— START OF SOURCE DOCUMENT —

The portions of both the ionic components and the sources of those components may be varied depending on the particular metal treating operation, phosphate conversion coating and economic considerations in formulating and supplying the rinse. In formulating the concentrate and rinse, it is believed that the portions of certain of the ionic components is important to maximizing the effectiveness of the sealing rinse. The preferred formulation of concentrate and rinse provides in the rinse solution a ratio of ionic zirconium to ionic vanadium of about 2:1, the preferred ratio of ionic zirconium to fluoride is about 0.5:1 and the preferred ration of ionic zirconium to phosphate is about 1:1. Accordingly, the preferred ratios of the ionic components expressed as a ratio of zirconium ions to vanadium ions to fluoride ions to phosphate ions of about 1:0.5:2:1.

When used in the method of the invention, the sealing rinse of the invention is applied to a phosphate conversion coated ferrous substrate. The invention may be applied to any of the typically used phosphate conversion coatings including those employing chlorates, bromates, molybdates, zinc, iron, organics and other such established components as accelerators. The substrates may include any ferrous containing substrate such as cold-rolled steel, hot rolled steels, electro galvanized steel and other irons or steel products capable of treatment with phosphate conversion coatings.

Typically, the substrate is formed through a bending, stamping, forging or other such forming process and cleaned with an alkaline cleaner or other such treatment to remove oils, dirt, metal fines or other surface contaminates. The cleaned substrate is then rinsed with fresh water (preferably deionized water) and is subject to phosphate conversion coatings using a spray, a dip, a bath or other such application means. Examples of such conversion coating compositions are well known in the art and include for example treatments with iron phosphate, phosphoric acid, sodium hydroxide and an oxidizer, or zinc phosphate, phosphoric acid, nitric acid, zinc oxide and nickel carbonate. The surface of the conversion coated substrate is typically rinsed with a fresh water (preferably deionized water) rinse to remove any unreacted components of the conversion coating or any other surface contaminates.

The sealing rinse of the invention typically next is applied to the conversion coated surface of the substrate using a spray, dip, bath or other such applicator. The sealing rinse preferably is applied at ambient conditions, although the application temperatures may be increased or decreased depending on the specific operating conditions. The rinse preferably is applied at a rate permitting the exposure and coverage of the conversion coating for approximately 15 to 30 seconds. The application period, as well as the ionic concentrations of the rinse, may be increased or decreased depending on specific metal substrate, the paint or other over-coating to be applied, the expected use of the metal substrate and the type and quality of the conversion coating, among factors.

— END OF SOURCE DOCUMENT —

▶ **PROBLEMS**
A) Rewrite the sealing rinse text from "The portions of both" up to and including "of about 1:0.5:2:1.", putting "stock solution" wherever "concentrate" appears.
B) Extend the sealing rinse text with new sentences that pick up after its last one.
The data that follow have no connection to the sealing rinse text.

— START OF DATA LINES —

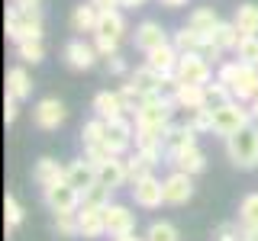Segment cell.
Segmentation results:
<instances>
[{
	"instance_id": "obj_1",
	"label": "cell",
	"mask_w": 258,
	"mask_h": 241,
	"mask_svg": "<svg viewBox=\"0 0 258 241\" xmlns=\"http://www.w3.org/2000/svg\"><path fill=\"white\" fill-rule=\"evenodd\" d=\"M216 77L232 90V96L242 103H252L258 93V64H245V61H223L216 68Z\"/></svg>"
},
{
	"instance_id": "obj_2",
	"label": "cell",
	"mask_w": 258,
	"mask_h": 241,
	"mask_svg": "<svg viewBox=\"0 0 258 241\" xmlns=\"http://www.w3.org/2000/svg\"><path fill=\"white\" fill-rule=\"evenodd\" d=\"M7 36L13 42H26V39H42V13L32 4H13L7 10Z\"/></svg>"
},
{
	"instance_id": "obj_3",
	"label": "cell",
	"mask_w": 258,
	"mask_h": 241,
	"mask_svg": "<svg viewBox=\"0 0 258 241\" xmlns=\"http://www.w3.org/2000/svg\"><path fill=\"white\" fill-rule=\"evenodd\" d=\"M245 126H252V106H245L242 100H229L223 106H213V135H229L242 132Z\"/></svg>"
},
{
	"instance_id": "obj_4",
	"label": "cell",
	"mask_w": 258,
	"mask_h": 241,
	"mask_svg": "<svg viewBox=\"0 0 258 241\" xmlns=\"http://www.w3.org/2000/svg\"><path fill=\"white\" fill-rule=\"evenodd\" d=\"M226 155L239 171H255L258 167V132L252 126H245L242 132L226 139Z\"/></svg>"
},
{
	"instance_id": "obj_5",
	"label": "cell",
	"mask_w": 258,
	"mask_h": 241,
	"mask_svg": "<svg viewBox=\"0 0 258 241\" xmlns=\"http://www.w3.org/2000/svg\"><path fill=\"white\" fill-rule=\"evenodd\" d=\"M177 103L174 96H165V93H152L142 100V106L136 109V123L142 126H158V129H168L171 126V116H174Z\"/></svg>"
},
{
	"instance_id": "obj_6",
	"label": "cell",
	"mask_w": 258,
	"mask_h": 241,
	"mask_svg": "<svg viewBox=\"0 0 258 241\" xmlns=\"http://www.w3.org/2000/svg\"><path fill=\"white\" fill-rule=\"evenodd\" d=\"M174 77L181 80V84H210V80H213V64L200 52H181Z\"/></svg>"
},
{
	"instance_id": "obj_7",
	"label": "cell",
	"mask_w": 258,
	"mask_h": 241,
	"mask_svg": "<svg viewBox=\"0 0 258 241\" xmlns=\"http://www.w3.org/2000/svg\"><path fill=\"white\" fill-rule=\"evenodd\" d=\"M42 199H45V206L52 209V212H78L81 209V190L71 187L68 177L42 187Z\"/></svg>"
},
{
	"instance_id": "obj_8",
	"label": "cell",
	"mask_w": 258,
	"mask_h": 241,
	"mask_svg": "<svg viewBox=\"0 0 258 241\" xmlns=\"http://www.w3.org/2000/svg\"><path fill=\"white\" fill-rule=\"evenodd\" d=\"M133 145H136V123H133V119H129V116L107 119V148H110V155L123 158Z\"/></svg>"
},
{
	"instance_id": "obj_9",
	"label": "cell",
	"mask_w": 258,
	"mask_h": 241,
	"mask_svg": "<svg viewBox=\"0 0 258 241\" xmlns=\"http://www.w3.org/2000/svg\"><path fill=\"white\" fill-rule=\"evenodd\" d=\"M190 196H194V174L174 167V171L165 177V203L168 206H184V203H190Z\"/></svg>"
},
{
	"instance_id": "obj_10",
	"label": "cell",
	"mask_w": 258,
	"mask_h": 241,
	"mask_svg": "<svg viewBox=\"0 0 258 241\" xmlns=\"http://www.w3.org/2000/svg\"><path fill=\"white\" fill-rule=\"evenodd\" d=\"M32 119H36V126L42 129V132H55L64 119H68V109H64L61 100H55V96H45V100L36 103V109H32Z\"/></svg>"
},
{
	"instance_id": "obj_11",
	"label": "cell",
	"mask_w": 258,
	"mask_h": 241,
	"mask_svg": "<svg viewBox=\"0 0 258 241\" xmlns=\"http://www.w3.org/2000/svg\"><path fill=\"white\" fill-rule=\"evenodd\" d=\"M133 199H136V206H142V209H158L165 203V180H158L155 174L136 180L133 183Z\"/></svg>"
},
{
	"instance_id": "obj_12",
	"label": "cell",
	"mask_w": 258,
	"mask_h": 241,
	"mask_svg": "<svg viewBox=\"0 0 258 241\" xmlns=\"http://www.w3.org/2000/svg\"><path fill=\"white\" fill-rule=\"evenodd\" d=\"M97 58H100V52H97V45L84 42V39H71L68 45H64V64H68L71 71H91Z\"/></svg>"
},
{
	"instance_id": "obj_13",
	"label": "cell",
	"mask_w": 258,
	"mask_h": 241,
	"mask_svg": "<svg viewBox=\"0 0 258 241\" xmlns=\"http://www.w3.org/2000/svg\"><path fill=\"white\" fill-rule=\"evenodd\" d=\"M103 219H107V235H126V231H136V212H129V206L123 203H107L103 206Z\"/></svg>"
},
{
	"instance_id": "obj_14",
	"label": "cell",
	"mask_w": 258,
	"mask_h": 241,
	"mask_svg": "<svg viewBox=\"0 0 258 241\" xmlns=\"http://www.w3.org/2000/svg\"><path fill=\"white\" fill-rule=\"evenodd\" d=\"M78 231H81V238H87V241L107 235L103 206H81V209H78Z\"/></svg>"
},
{
	"instance_id": "obj_15",
	"label": "cell",
	"mask_w": 258,
	"mask_h": 241,
	"mask_svg": "<svg viewBox=\"0 0 258 241\" xmlns=\"http://www.w3.org/2000/svg\"><path fill=\"white\" fill-rule=\"evenodd\" d=\"M129 80H133V84L139 87V90H142L145 96H152V93H161L165 87H174V80H177V77H165V74H158L155 68L142 64V68L129 71Z\"/></svg>"
},
{
	"instance_id": "obj_16",
	"label": "cell",
	"mask_w": 258,
	"mask_h": 241,
	"mask_svg": "<svg viewBox=\"0 0 258 241\" xmlns=\"http://www.w3.org/2000/svg\"><path fill=\"white\" fill-rule=\"evenodd\" d=\"M197 135H200V132H197L190 123L168 126V129H165V158H174L177 151L194 148V145H197Z\"/></svg>"
},
{
	"instance_id": "obj_17",
	"label": "cell",
	"mask_w": 258,
	"mask_h": 241,
	"mask_svg": "<svg viewBox=\"0 0 258 241\" xmlns=\"http://www.w3.org/2000/svg\"><path fill=\"white\" fill-rule=\"evenodd\" d=\"M177 58H181V52L174 48V42H165V45L152 48V52H145V64H149V68H155L158 74H165V77H174Z\"/></svg>"
},
{
	"instance_id": "obj_18",
	"label": "cell",
	"mask_w": 258,
	"mask_h": 241,
	"mask_svg": "<svg viewBox=\"0 0 258 241\" xmlns=\"http://www.w3.org/2000/svg\"><path fill=\"white\" fill-rule=\"evenodd\" d=\"M171 96H174L177 109H187V112L207 106V90H204V84H181V80H174Z\"/></svg>"
},
{
	"instance_id": "obj_19",
	"label": "cell",
	"mask_w": 258,
	"mask_h": 241,
	"mask_svg": "<svg viewBox=\"0 0 258 241\" xmlns=\"http://www.w3.org/2000/svg\"><path fill=\"white\" fill-rule=\"evenodd\" d=\"M97 180H100L103 187H110V190H119L123 183H129V167H126V161L119 158V155L107 158L100 167H97Z\"/></svg>"
},
{
	"instance_id": "obj_20",
	"label": "cell",
	"mask_w": 258,
	"mask_h": 241,
	"mask_svg": "<svg viewBox=\"0 0 258 241\" xmlns=\"http://www.w3.org/2000/svg\"><path fill=\"white\" fill-rule=\"evenodd\" d=\"M165 42H171V39H168V32L161 29L155 20H145V23L136 26V48H139V52H152V48H158Z\"/></svg>"
},
{
	"instance_id": "obj_21",
	"label": "cell",
	"mask_w": 258,
	"mask_h": 241,
	"mask_svg": "<svg viewBox=\"0 0 258 241\" xmlns=\"http://www.w3.org/2000/svg\"><path fill=\"white\" fill-rule=\"evenodd\" d=\"M64 177H68L71 187H78L81 193H84L91 183H97V167L87 158H78V161H71V164H68V174H64Z\"/></svg>"
},
{
	"instance_id": "obj_22",
	"label": "cell",
	"mask_w": 258,
	"mask_h": 241,
	"mask_svg": "<svg viewBox=\"0 0 258 241\" xmlns=\"http://www.w3.org/2000/svg\"><path fill=\"white\" fill-rule=\"evenodd\" d=\"M123 32H126V20H123V13H119V7L100 10V20H97V32H94V36L123 39Z\"/></svg>"
},
{
	"instance_id": "obj_23",
	"label": "cell",
	"mask_w": 258,
	"mask_h": 241,
	"mask_svg": "<svg viewBox=\"0 0 258 241\" xmlns=\"http://www.w3.org/2000/svg\"><path fill=\"white\" fill-rule=\"evenodd\" d=\"M94 112L100 119H116V116H126V103H123V96L116 93H110V90H103V93H97L94 96Z\"/></svg>"
},
{
	"instance_id": "obj_24",
	"label": "cell",
	"mask_w": 258,
	"mask_h": 241,
	"mask_svg": "<svg viewBox=\"0 0 258 241\" xmlns=\"http://www.w3.org/2000/svg\"><path fill=\"white\" fill-rule=\"evenodd\" d=\"M97 20H100V7H97L94 0H87V4L75 7V13H71V29L75 32H97Z\"/></svg>"
},
{
	"instance_id": "obj_25",
	"label": "cell",
	"mask_w": 258,
	"mask_h": 241,
	"mask_svg": "<svg viewBox=\"0 0 258 241\" xmlns=\"http://www.w3.org/2000/svg\"><path fill=\"white\" fill-rule=\"evenodd\" d=\"M168 161H171L177 171H187V174H194V177L204 174V167H207V155L197 148V145H194V148L177 151V155H174V158H168Z\"/></svg>"
},
{
	"instance_id": "obj_26",
	"label": "cell",
	"mask_w": 258,
	"mask_h": 241,
	"mask_svg": "<svg viewBox=\"0 0 258 241\" xmlns=\"http://www.w3.org/2000/svg\"><path fill=\"white\" fill-rule=\"evenodd\" d=\"M64 174H68V167H61L58 161H52V158H39L36 171H32L39 187H48V183H55V180H64Z\"/></svg>"
},
{
	"instance_id": "obj_27",
	"label": "cell",
	"mask_w": 258,
	"mask_h": 241,
	"mask_svg": "<svg viewBox=\"0 0 258 241\" xmlns=\"http://www.w3.org/2000/svg\"><path fill=\"white\" fill-rule=\"evenodd\" d=\"M220 23H223V20L216 16V10H213V7H197V10L190 13L187 26H194V29H197L204 39H210V36H213V29L220 26Z\"/></svg>"
},
{
	"instance_id": "obj_28",
	"label": "cell",
	"mask_w": 258,
	"mask_h": 241,
	"mask_svg": "<svg viewBox=\"0 0 258 241\" xmlns=\"http://www.w3.org/2000/svg\"><path fill=\"white\" fill-rule=\"evenodd\" d=\"M7 93L16 100H26L32 93V77L26 74V68H10L7 71Z\"/></svg>"
},
{
	"instance_id": "obj_29",
	"label": "cell",
	"mask_w": 258,
	"mask_h": 241,
	"mask_svg": "<svg viewBox=\"0 0 258 241\" xmlns=\"http://www.w3.org/2000/svg\"><path fill=\"white\" fill-rule=\"evenodd\" d=\"M81 145L84 148H100V145H107V119H91V123H84L81 129Z\"/></svg>"
},
{
	"instance_id": "obj_30",
	"label": "cell",
	"mask_w": 258,
	"mask_h": 241,
	"mask_svg": "<svg viewBox=\"0 0 258 241\" xmlns=\"http://www.w3.org/2000/svg\"><path fill=\"white\" fill-rule=\"evenodd\" d=\"M232 23L239 26L242 36H258V7H255V4H242V7H236V16H232Z\"/></svg>"
},
{
	"instance_id": "obj_31",
	"label": "cell",
	"mask_w": 258,
	"mask_h": 241,
	"mask_svg": "<svg viewBox=\"0 0 258 241\" xmlns=\"http://www.w3.org/2000/svg\"><path fill=\"white\" fill-rule=\"evenodd\" d=\"M210 39H213L220 48H226V52H236V45L242 42V32H239L236 23H220V26L213 29V36H210Z\"/></svg>"
},
{
	"instance_id": "obj_32",
	"label": "cell",
	"mask_w": 258,
	"mask_h": 241,
	"mask_svg": "<svg viewBox=\"0 0 258 241\" xmlns=\"http://www.w3.org/2000/svg\"><path fill=\"white\" fill-rule=\"evenodd\" d=\"M239 225L245 231H258V193H248L239 203Z\"/></svg>"
},
{
	"instance_id": "obj_33",
	"label": "cell",
	"mask_w": 258,
	"mask_h": 241,
	"mask_svg": "<svg viewBox=\"0 0 258 241\" xmlns=\"http://www.w3.org/2000/svg\"><path fill=\"white\" fill-rule=\"evenodd\" d=\"M171 42L177 52H200V45H204V36H200L194 26H184V29H177L174 36H171Z\"/></svg>"
},
{
	"instance_id": "obj_34",
	"label": "cell",
	"mask_w": 258,
	"mask_h": 241,
	"mask_svg": "<svg viewBox=\"0 0 258 241\" xmlns=\"http://www.w3.org/2000/svg\"><path fill=\"white\" fill-rule=\"evenodd\" d=\"M126 167H129V183H136V180H142V177H149L155 171V161H149L142 151H133L126 158Z\"/></svg>"
},
{
	"instance_id": "obj_35",
	"label": "cell",
	"mask_w": 258,
	"mask_h": 241,
	"mask_svg": "<svg viewBox=\"0 0 258 241\" xmlns=\"http://www.w3.org/2000/svg\"><path fill=\"white\" fill-rule=\"evenodd\" d=\"M204 90H207V106H223V103L236 100V96H232V90L223 84L220 77H213L210 84H204Z\"/></svg>"
},
{
	"instance_id": "obj_36",
	"label": "cell",
	"mask_w": 258,
	"mask_h": 241,
	"mask_svg": "<svg viewBox=\"0 0 258 241\" xmlns=\"http://www.w3.org/2000/svg\"><path fill=\"white\" fill-rule=\"evenodd\" d=\"M16 55H20V61H26V64H39V61L45 58L42 39H26V42H16Z\"/></svg>"
},
{
	"instance_id": "obj_37",
	"label": "cell",
	"mask_w": 258,
	"mask_h": 241,
	"mask_svg": "<svg viewBox=\"0 0 258 241\" xmlns=\"http://www.w3.org/2000/svg\"><path fill=\"white\" fill-rule=\"evenodd\" d=\"M110 187H103L100 180L97 183H91V187H87L84 193H81V206H107L110 203Z\"/></svg>"
},
{
	"instance_id": "obj_38",
	"label": "cell",
	"mask_w": 258,
	"mask_h": 241,
	"mask_svg": "<svg viewBox=\"0 0 258 241\" xmlns=\"http://www.w3.org/2000/svg\"><path fill=\"white\" fill-rule=\"evenodd\" d=\"M55 231H58L61 238H81L78 212H55Z\"/></svg>"
},
{
	"instance_id": "obj_39",
	"label": "cell",
	"mask_w": 258,
	"mask_h": 241,
	"mask_svg": "<svg viewBox=\"0 0 258 241\" xmlns=\"http://www.w3.org/2000/svg\"><path fill=\"white\" fill-rule=\"evenodd\" d=\"M145 241H181V238H177V228L171 222H152L145 231Z\"/></svg>"
},
{
	"instance_id": "obj_40",
	"label": "cell",
	"mask_w": 258,
	"mask_h": 241,
	"mask_svg": "<svg viewBox=\"0 0 258 241\" xmlns=\"http://www.w3.org/2000/svg\"><path fill=\"white\" fill-rule=\"evenodd\" d=\"M236 55L245 64H258V36H242V42L236 45Z\"/></svg>"
},
{
	"instance_id": "obj_41",
	"label": "cell",
	"mask_w": 258,
	"mask_h": 241,
	"mask_svg": "<svg viewBox=\"0 0 258 241\" xmlns=\"http://www.w3.org/2000/svg\"><path fill=\"white\" fill-rule=\"evenodd\" d=\"M4 219H7V231H13L23 222V206L16 203L13 193H7V199H4Z\"/></svg>"
},
{
	"instance_id": "obj_42",
	"label": "cell",
	"mask_w": 258,
	"mask_h": 241,
	"mask_svg": "<svg viewBox=\"0 0 258 241\" xmlns=\"http://www.w3.org/2000/svg\"><path fill=\"white\" fill-rule=\"evenodd\" d=\"M187 123L197 129L200 135H204V132H213V106H200V109H194Z\"/></svg>"
},
{
	"instance_id": "obj_43",
	"label": "cell",
	"mask_w": 258,
	"mask_h": 241,
	"mask_svg": "<svg viewBox=\"0 0 258 241\" xmlns=\"http://www.w3.org/2000/svg\"><path fill=\"white\" fill-rule=\"evenodd\" d=\"M119 96H123V103H126V112H129V109L136 112V109L142 106V100H145V93H142L139 87L133 84V80H129V84H123V87H119Z\"/></svg>"
},
{
	"instance_id": "obj_44",
	"label": "cell",
	"mask_w": 258,
	"mask_h": 241,
	"mask_svg": "<svg viewBox=\"0 0 258 241\" xmlns=\"http://www.w3.org/2000/svg\"><path fill=\"white\" fill-rule=\"evenodd\" d=\"M242 235H245V228H239L236 222H223L216 228V241H242Z\"/></svg>"
},
{
	"instance_id": "obj_45",
	"label": "cell",
	"mask_w": 258,
	"mask_h": 241,
	"mask_svg": "<svg viewBox=\"0 0 258 241\" xmlns=\"http://www.w3.org/2000/svg\"><path fill=\"white\" fill-rule=\"evenodd\" d=\"M94 45L100 52V58H110V55L119 52V39H110V36H94Z\"/></svg>"
},
{
	"instance_id": "obj_46",
	"label": "cell",
	"mask_w": 258,
	"mask_h": 241,
	"mask_svg": "<svg viewBox=\"0 0 258 241\" xmlns=\"http://www.w3.org/2000/svg\"><path fill=\"white\" fill-rule=\"evenodd\" d=\"M223 52L226 48H220L213 39H204V45H200V55H204L210 64H223Z\"/></svg>"
},
{
	"instance_id": "obj_47",
	"label": "cell",
	"mask_w": 258,
	"mask_h": 241,
	"mask_svg": "<svg viewBox=\"0 0 258 241\" xmlns=\"http://www.w3.org/2000/svg\"><path fill=\"white\" fill-rule=\"evenodd\" d=\"M103 64H107V74H126V61L119 58V52L116 55H110V58H103Z\"/></svg>"
},
{
	"instance_id": "obj_48",
	"label": "cell",
	"mask_w": 258,
	"mask_h": 241,
	"mask_svg": "<svg viewBox=\"0 0 258 241\" xmlns=\"http://www.w3.org/2000/svg\"><path fill=\"white\" fill-rule=\"evenodd\" d=\"M16 103H20V100L7 93V100H4V123H7V126H10L13 119H16Z\"/></svg>"
},
{
	"instance_id": "obj_49",
	"label": "cell",
	"mask_w": 258,
	"mask_h": 241,
	"mask_svg": "<svg viewBox=\"0 0 258 241\" xmlns=\"http://www.w3.org/2000/svg\"><path fill=\"white\" fill-rule=\"evenodd\" d=\"M161 7H168V10H181V7H187L190 0H158Z\"/></svg>"
},
{
	"instance_id": "obj_50",
	"label": "cell",
	"mask_w": 258,
	"mask_h": 241,
	"mask_svg": "<svg viewBox=\"0 0 258 241\" xmlns=\"http://www.w3.org/2000/svg\"><path fill=\"white\" fill-rule=\"evenodd\" d=\"M100 10H110V7H123V0H94Z\"/></svg>"
},
{
	"instance_id": "obj_51",
	"label": "cell",
	"mask_w": 258,
	"mask_h": 241,
	"mask_svg": "<svg viewBox=\"0 0 258 241\" xmlns=\"http://www.w3.org/2000/svg\"><path fill=\"white\" fill-rule=\"evenodd\" d=\"M113 241H145V238H139V235H136V231H126V235H116Z\"/></svg>"
},
{
	"instance_id": "obj_52",
	"label": "cell",
	"mask_w": 258,
	"mask_h": 241,
	"mask_svg": "<svg viewBox=\"0 0 258 241\" xmlns=\"http://www.w3.org/2000/svg\"><path fill=\"white\" fill-rule=\"evenodd\" d=\"M252 129L258 132V106H252Z\"/></svg>"
},
{
	"instance_id": "obj_53",
	"label": "cell",
	"mask_w": 258,
	"mask_h": 241,
	"mask_svg": "<svg viewBox=\"0 0 258 241\" xmlns=\"http://www.w3.org/2000/svg\"><path fill=\"white\" fill-rule=\"evenodd\" d=\"M242 241H258V231H245V235H242Z\"/></svg>"
},
{
	"instance_id": "obj_54",
	"label": "cell",
	"mask_w": 258,
	"mask_h": 241,
	"mask_svg": "<svg viewBox=\"0 0 258 241\" xmlns=\"http://www.w3.org/2000/svg\"><path fill=\"white\" fill-rule=\"evenodd\" d=\"M145 0H123V7H142Z\"/></svg>"
},
{
	"instance_id": "obj_55",
	"label": "cell",
	"mask_w": 258,
	"mask_h": 241,
	"mask_svg": "<svg viewBox=\"0 0 258 241\" xmlns=\"http://www.w3.org/2000/svg\"><path fill=\"white\" fill-rule=\"evenodd\" d=\"M13 4H32V7H39V0H13Z\"/></svg>"
},
{
	"instance_id": "obj_56",
	"label": "cell",
	"mask_w": 258,
	"mask_h": 241,
	"mask_svg": "<svg viewBox=\"0 0 258 241\" xmlns=\"http://www.w3.org/2000/svg\"><path fill=\"white\" fill-rule=\"evenodd\" d=\"M252 106H258V93H255V100H252Z\"/></svg>"
}]
</instances>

— END OF DATA LINES —

▶ **ANSWERS TO EACH TASK**
A)
The portions of both the ionic components and the sources of those components may be varied depending on the particular metal treating operation, phosphate conversion coating and economic considerations in formulating and supplying the rinse. In formulating the stock solution and rinse, it is believed that the portions of certain of the ionic components is important to maximizing the effectiveness of the sealing rinse. The preferred formulation of stock solution and rinse provides in the rinse solution a ratio of ionic zirconium to ionic vanadium of about 2:1, the preferred ratio of ionic zirconium to fluoride is about 0.5:1 and the preferred ration of ionic zirconium to phosphate is about 1:1. Accordingly, the preferred ratios of the ionic components expressed as a ratio of zirconium ions to vanadium ions to fluoride ions to phosphate ions of about 1:0.5:2:1.

B)
After treatment with the sealing rinse, the metal substrate is typically exposed to a final rinse with water, preferably deionized water and is dried. Alternatively, the final water rinse and drying steps may be omitted or modified to adapt the method of the invention to specific application systems and specific painting or over-coating applications. The dry substrate may then be painted, printed with inks, coated with lacquers or electrically deposited liquid or powders, or otherwise over coated. When properly applied and adapted for specific applications, the sealing rinse of the invention provides improved adhesion characteristics for the sealed phosphate conversion coating, particularly when compared to phosphate coatings subject to only water rinses.

As mentioned above, the sealing rinse, method and treated coating of the invention may be used in a variety of metal treating processes and with a variety of paint, ink and other over-coating systems. Similarly, the specific composition of the rinse and steps of the method of the invention may be adjusted for specific metals, over-coating systems, metal treating process, and economic considerations. The following examples are provided to illustrate the use and benefits of the invention and should not be considered limitations or restrictions on the invention.

EXAMPLE 1

For one aspect of the invention, a rinse concentrate was prepared with the following components which were blended in an aqueous solution. The concentration of those components generally was as follows:

    ______________________________________
                              Concentration of
        Effective
      Source Component Component (in ppm)
    ______________________________________
    Nitric Acid  Nitrate      about 6270
      Hydrofluoro- Zirconium ions about 3316
      zirconic Acid
      (50%)
      Fluoroboric Acid Fluoroborate ions about 2704
      Phosphoric Acid Phosphate ion about 2937
      Ammonium Meta- Vanadium ions about 1742
      Vanadate
      Penta-Sodium Chelating agent about 1250
      Diethylene Triamine
      Penta Acetate
    ______________________________________

The total free fluoride in the concentrate was about 6470 ppm (as supplied by the hydrofluorozirconic acid and the fluoroboric acid), and the concentrate was maintained at a pH of about 1 to 2.5. As mentioned above, the fluoride concentration and pH were adjusted to provide a stable blend and to minimize precipitation of the phosphates and metals.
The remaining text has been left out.